* [EXERCICES]
1. Répondez à ces questions sur le texte consacré à la prostitution :
(a) Quelle part des personnes en situation de prostitution veut des alternatives ?
(b) Quelle est, selon le texte, une des meilleures préventions ?
(c) À qui la citation finale est-elle attribuée ?
2. D'après le texte sur la prostitution, pourquoi de plus en plus de jeunes se retrouvent-ils en situation de prostitution ? Répondez en une à trois phrases.
3. Prolongez le texte sur la prostitution à partir de la citation qui le termine.

* [EXTRAIT CHOISI]
Un milieu pour personne.

C’est un sujet de société, ou il est question d’êtres humains, de vies. Sortir de la prostitution est très dur et il faut réussir à passer à autre chose.
Une des meilleures préventions est de ne jamais commencer la prostitution.
Par ailleurs, on ne devient jamais riche en le faisant.

Nous savons que plus de 80% des personnes en situation de prostitution veulent et souhaiteraient des alternatives. Il faut accompagner sérieusement et décemment toutes les personnes désirant arrêter ou sortir de ce milieu.

Enfin prenons garde : la banalisation sociale fait qu’il y a de plus en plus de jeunes qui se retrouvent en situation de prostitution… pour avoir de l’argent.. Les mineur·es doivent être protégé·es des prostitueurs !

La honte doit changer de camp

« La prostitution est à la société ce que l’inceste est à la famille » Jorge Barudy, Psychiatre chilien.

* [ENREGISTREMENTS]

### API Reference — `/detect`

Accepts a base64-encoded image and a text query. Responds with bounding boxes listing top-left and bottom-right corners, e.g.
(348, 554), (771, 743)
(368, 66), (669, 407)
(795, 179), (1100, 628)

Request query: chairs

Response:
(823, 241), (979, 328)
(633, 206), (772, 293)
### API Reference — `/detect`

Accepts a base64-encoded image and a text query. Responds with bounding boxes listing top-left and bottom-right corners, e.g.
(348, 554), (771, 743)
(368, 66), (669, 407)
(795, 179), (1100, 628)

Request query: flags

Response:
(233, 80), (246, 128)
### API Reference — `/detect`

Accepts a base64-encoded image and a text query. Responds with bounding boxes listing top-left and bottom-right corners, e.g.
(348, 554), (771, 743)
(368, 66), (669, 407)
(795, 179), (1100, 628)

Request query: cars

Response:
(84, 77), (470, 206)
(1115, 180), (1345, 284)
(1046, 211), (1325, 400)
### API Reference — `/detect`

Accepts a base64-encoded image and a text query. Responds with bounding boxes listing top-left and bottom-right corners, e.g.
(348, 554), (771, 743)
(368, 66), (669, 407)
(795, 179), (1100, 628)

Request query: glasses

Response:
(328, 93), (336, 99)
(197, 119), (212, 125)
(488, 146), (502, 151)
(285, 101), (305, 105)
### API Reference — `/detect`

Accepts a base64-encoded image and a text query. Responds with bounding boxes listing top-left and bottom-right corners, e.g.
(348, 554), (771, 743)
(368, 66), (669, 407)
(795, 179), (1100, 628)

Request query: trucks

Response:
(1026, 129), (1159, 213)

* [RÉPONSES DANS L'ORDRE]
1.
(a) Plus de 80 %.
(b) Ne jamais commencer la prostitution.
(c) À Jorge Barudy, psychiatre chilien.

2. C'est la banalisation sociale qui en est la cause. Elle conduit de plus en plus de jeunes à se retrouver en situation de prostitution pour avoir de l'argent.

3.
Ce n’est pas aux personnes en situation de prostitution d’avoir honte, c’est aux prostitueurs et à la société qui qui les a rejetées. Les bannies, les exclues, que l’ont a fait marginales. En finir avec cette étiquette « sale », car comment vivre sereinement après, si c’est pour être jugé·e éternellement.  

Beaucoup de personnes concernées n’osent pas, ou ne souhaitent pas s’exprimer, car elles n’ont pas le même point de vue que leur groupe d’appartenance. Car une sorte « d’idéalisation » de la prostitution est faite par certaines.

Florence Jacquet

Les personnes trans dans la prostitution 

Les personnes qui refusent le débat sont les premières à crier à la censure.
Même au sein d’une « communauté », certaines personnes ne tolèrent absolument pas que l’on ne soit pas de leur avis. Il faudrait rentrer dans leur jeu alors qu’ils ne détiennent pas la seule réponse ou vérité. Si on parle, on risque l’exclusion ou boycott, insultes et agressions.

Concernant les personnes trans dans la prostitution, en très grande majorité des femmes, si la société de chaque pays les acceptait, aidait… si elles n’étaient plus rejetées par la famille, la société, exclues ou pénalisées pour l’accès à l’emploi, parcours, transitions, traitements… Il y aurait une place pour elles [comme pour tout le monde] ce qui amènerait à une quasi disparition de la mise en prostitution des femmes trans .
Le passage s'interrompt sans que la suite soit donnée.